The Do’s and Don’ts of ‘Communication’ in Growing Teams – Part 1
8 December 2017 - Amit Patel

Welcome to the first article, of the series: Do’s and Don’ts: Communication in Growing Teams. 

Over the next three weeks, we will be sharing the insights, experience and teachings from Amit Patel, one of our amazing Hub members. Here’s part one: 

Amit Patel

Amit Patel, previously the Lead UX Instructor at General Assembly, and now he runs his own education startup, Experience Haus, hosting creative courses, workshops and events for the curious — as well as connecting students with mentors within the industry. Amit also likes iced coffee, sneakers and basketball.

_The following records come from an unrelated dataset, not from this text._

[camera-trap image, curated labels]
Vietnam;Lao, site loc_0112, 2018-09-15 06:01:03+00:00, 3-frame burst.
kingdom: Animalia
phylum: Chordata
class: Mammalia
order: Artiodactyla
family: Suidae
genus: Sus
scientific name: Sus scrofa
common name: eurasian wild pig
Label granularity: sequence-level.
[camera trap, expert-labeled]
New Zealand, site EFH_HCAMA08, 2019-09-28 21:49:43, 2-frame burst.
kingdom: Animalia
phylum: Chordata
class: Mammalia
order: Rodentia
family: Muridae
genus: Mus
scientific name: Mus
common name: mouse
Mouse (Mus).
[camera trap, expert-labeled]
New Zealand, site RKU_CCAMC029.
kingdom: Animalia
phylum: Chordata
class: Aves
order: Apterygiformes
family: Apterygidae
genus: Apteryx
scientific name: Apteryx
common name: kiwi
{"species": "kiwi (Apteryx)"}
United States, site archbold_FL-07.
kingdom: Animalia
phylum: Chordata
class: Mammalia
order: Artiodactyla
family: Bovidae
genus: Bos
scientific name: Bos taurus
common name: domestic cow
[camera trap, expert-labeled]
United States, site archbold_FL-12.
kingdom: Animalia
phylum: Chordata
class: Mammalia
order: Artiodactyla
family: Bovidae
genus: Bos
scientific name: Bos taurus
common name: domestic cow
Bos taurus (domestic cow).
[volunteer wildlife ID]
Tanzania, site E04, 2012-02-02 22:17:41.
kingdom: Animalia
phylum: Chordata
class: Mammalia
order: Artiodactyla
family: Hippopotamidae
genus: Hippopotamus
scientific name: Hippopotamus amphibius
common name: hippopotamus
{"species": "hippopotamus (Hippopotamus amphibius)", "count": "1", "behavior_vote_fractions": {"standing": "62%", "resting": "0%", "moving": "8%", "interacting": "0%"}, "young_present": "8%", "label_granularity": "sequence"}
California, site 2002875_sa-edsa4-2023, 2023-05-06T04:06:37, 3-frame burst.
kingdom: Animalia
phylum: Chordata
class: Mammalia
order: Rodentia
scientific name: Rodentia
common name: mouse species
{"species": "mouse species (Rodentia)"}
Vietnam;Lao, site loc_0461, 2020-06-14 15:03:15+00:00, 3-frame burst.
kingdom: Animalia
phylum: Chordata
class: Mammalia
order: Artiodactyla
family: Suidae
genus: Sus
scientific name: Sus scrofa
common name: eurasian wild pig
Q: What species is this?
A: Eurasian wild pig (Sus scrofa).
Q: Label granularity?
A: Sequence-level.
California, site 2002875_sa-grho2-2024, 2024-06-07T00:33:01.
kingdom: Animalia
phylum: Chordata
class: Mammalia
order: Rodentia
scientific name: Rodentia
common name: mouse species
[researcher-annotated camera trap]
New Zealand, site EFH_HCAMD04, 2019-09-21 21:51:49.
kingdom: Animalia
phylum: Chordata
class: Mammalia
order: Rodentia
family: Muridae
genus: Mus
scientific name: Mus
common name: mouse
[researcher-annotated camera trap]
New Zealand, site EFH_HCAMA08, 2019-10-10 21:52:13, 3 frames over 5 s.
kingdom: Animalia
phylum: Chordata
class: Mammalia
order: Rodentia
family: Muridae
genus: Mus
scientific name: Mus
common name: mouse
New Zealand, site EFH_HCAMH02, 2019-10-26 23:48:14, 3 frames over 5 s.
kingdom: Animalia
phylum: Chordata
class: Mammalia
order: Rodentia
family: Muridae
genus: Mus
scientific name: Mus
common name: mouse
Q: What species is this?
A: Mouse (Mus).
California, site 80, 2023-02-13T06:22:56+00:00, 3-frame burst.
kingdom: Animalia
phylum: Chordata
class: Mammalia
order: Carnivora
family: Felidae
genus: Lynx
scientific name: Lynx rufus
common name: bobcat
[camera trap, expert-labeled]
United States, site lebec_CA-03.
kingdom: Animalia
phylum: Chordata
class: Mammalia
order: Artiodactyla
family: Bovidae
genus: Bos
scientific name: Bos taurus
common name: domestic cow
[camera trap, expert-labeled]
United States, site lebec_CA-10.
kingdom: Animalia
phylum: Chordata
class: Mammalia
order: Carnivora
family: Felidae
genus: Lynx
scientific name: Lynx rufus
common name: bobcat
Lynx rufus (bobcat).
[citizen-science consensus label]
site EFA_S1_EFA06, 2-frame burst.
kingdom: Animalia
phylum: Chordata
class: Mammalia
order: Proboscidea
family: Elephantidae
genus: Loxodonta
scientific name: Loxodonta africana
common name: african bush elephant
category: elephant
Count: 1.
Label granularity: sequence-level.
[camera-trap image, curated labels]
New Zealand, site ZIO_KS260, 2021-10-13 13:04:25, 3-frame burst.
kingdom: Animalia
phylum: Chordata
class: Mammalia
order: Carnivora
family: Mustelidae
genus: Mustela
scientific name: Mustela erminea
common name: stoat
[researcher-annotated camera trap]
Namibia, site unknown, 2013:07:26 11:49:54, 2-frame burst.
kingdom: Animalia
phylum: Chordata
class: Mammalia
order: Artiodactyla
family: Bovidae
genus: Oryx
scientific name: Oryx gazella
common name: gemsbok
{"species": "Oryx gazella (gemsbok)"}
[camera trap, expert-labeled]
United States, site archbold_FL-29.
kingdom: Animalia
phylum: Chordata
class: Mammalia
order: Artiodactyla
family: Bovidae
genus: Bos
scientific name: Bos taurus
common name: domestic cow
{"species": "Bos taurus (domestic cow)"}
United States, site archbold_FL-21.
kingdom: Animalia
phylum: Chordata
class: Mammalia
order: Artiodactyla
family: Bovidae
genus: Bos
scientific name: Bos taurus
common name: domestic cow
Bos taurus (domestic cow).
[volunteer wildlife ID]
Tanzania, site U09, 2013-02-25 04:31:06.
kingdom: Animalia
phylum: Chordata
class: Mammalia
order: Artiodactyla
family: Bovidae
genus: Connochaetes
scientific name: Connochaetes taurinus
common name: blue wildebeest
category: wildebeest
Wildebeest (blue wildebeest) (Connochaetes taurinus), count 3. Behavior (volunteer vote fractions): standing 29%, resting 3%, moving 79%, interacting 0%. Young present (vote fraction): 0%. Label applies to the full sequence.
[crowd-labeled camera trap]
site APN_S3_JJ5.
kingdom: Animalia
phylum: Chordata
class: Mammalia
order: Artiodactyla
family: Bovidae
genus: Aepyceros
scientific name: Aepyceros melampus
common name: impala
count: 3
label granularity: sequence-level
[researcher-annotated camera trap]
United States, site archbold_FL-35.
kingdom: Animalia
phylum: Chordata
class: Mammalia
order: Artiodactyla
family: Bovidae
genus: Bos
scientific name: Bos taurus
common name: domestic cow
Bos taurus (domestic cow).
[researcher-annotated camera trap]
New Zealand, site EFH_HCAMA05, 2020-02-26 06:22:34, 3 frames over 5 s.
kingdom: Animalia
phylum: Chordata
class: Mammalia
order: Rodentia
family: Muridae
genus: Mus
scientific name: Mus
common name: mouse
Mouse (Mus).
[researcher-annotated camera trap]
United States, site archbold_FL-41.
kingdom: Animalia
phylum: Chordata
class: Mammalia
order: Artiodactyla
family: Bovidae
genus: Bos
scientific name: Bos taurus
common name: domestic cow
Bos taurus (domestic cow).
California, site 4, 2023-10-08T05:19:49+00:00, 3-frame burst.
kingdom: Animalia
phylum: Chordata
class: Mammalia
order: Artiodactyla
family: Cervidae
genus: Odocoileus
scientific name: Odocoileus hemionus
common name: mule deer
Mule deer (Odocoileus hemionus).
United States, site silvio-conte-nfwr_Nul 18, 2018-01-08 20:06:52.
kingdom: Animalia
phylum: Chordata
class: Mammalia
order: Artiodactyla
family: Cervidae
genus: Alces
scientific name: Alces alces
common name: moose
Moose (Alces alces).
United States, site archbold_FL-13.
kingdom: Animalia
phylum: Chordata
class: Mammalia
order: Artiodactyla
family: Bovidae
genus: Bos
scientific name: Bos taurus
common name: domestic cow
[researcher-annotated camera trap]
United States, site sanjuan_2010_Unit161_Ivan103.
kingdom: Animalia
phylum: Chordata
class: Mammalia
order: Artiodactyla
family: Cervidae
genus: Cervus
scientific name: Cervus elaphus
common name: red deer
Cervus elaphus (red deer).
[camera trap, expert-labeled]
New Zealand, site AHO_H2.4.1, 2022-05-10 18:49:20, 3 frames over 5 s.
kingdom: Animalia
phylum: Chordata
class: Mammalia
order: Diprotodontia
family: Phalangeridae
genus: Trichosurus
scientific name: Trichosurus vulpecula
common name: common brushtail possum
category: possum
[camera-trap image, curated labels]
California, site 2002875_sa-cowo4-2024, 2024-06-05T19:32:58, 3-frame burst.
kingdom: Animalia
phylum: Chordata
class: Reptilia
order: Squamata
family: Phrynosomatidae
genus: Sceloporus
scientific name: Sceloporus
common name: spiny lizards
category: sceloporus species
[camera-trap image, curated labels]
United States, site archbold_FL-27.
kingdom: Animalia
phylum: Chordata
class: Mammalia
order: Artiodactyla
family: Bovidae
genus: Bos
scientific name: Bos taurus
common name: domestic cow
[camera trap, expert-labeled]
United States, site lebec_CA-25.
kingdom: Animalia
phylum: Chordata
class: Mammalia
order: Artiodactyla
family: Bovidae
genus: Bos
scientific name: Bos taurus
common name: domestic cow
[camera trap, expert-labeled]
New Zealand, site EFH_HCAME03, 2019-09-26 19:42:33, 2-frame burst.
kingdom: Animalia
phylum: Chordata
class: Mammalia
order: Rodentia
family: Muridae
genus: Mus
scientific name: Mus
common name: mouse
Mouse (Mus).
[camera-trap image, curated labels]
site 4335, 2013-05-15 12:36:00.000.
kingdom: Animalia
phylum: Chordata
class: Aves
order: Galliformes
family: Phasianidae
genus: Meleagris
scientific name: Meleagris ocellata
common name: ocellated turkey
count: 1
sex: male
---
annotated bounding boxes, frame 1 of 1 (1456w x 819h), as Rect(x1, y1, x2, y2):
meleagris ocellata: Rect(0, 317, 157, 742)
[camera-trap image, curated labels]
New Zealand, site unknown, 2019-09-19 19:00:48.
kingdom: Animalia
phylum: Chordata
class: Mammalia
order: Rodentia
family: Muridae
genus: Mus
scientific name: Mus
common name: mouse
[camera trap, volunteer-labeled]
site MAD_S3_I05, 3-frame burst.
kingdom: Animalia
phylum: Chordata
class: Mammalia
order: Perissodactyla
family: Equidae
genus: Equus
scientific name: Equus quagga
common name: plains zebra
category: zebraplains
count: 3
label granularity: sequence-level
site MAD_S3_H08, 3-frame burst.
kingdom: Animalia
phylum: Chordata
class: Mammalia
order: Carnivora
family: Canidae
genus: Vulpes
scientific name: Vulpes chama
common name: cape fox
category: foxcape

Earlier this year, over a breakfast session, I was invited to speak about the importance of communication in a growing organisation to the team at Conde Nast International Digital. Having grown from 15 to 100 people in just over a year, the natural strains in the organisation, communication and ensuring teams continue to work efficiently in unity are certainly to be expected.

Over my career, I’ve had the opportunity to work across many industries and with various sizes of companies, from startups (areas such as media, fin-tech, transport) to industry-leading companies such as Scotiabank, OVO Energy and Crossrail, Europe’s largest construction project. I was previously Lead UX Instructor at General Assembly, and have now founded my own education startup, Experience Haus.

Having taught various workshops and courses over the last few years, and working with a large number of students, I’ve noticed good communication is a major key to success for product and design teams.

But wait, what does communication actually mean?

“the imparting or exchanging of information by speaking, writing, or using some other medium.”

From my experience, I have seen many of us make the assumption that communication is easy. Furthermore, we think it is as simple as scheduling meetings between teams and team members as that seems to make sense, right? Good (and effective) communication requires a significant amount of human effort, and a lot of this is down to building good working relationships.

Great products are the result of people and teams working together effectively. Communication is key to making this a reality.

In this 3-part blog series, I’ll be sharing some lessons I’ve learned from my past working experiences, how to successfully improve communication, who to involve and when, and some other useful tips. Stay tuned.

Lessons Learned:

Share anything you know that might be useful to the rest of the team

This first lesson comes from a few years ago when I worked with a small startup based here in London, Adio, where I was the Product Manager. Our team consisted of myself, a few developers, a CTO, a brilliant CEO and a small social media team. Every day at 10 am, we’d have a team standup (catchup) and there is one particular day that always sticks with me. Not sharing an important insight that I obtained during the design process from a few weeks before, ended up coming back to bite me. Because I hadn’t shared this with the team, especially the developers, it resulted in us wasting a lot of time and resources and led to some difficult conversations – captured perfectly by this tweet from our CEO that morning.

Image for Part 1 - Amit Comms Blog

Literally, anything and everything that you feel might be important to the team, share it. Knowledge and insights that you gain through your work are critical to the progress made, and results produced, by your team. Good communication begins with you committing to sharing this information.

Get decision makers involved early in the design process

Also earlier this year, I was on the periphery of a small project and facilitated a one-day workshop for the design team, who were creating an internal news platform, to help them with the creation of their MVP. The output from that day allowed for a developer to come in and build something quite quickly, but when it was shown a few weeks later to a stakeholder they didn’t seem willing to put it out company-wide. Not having stakeholders present when the initial work was being discussed meant that when they saw the new platform (that had already then been developed and resources/time being used up) they didn’t see the need for it.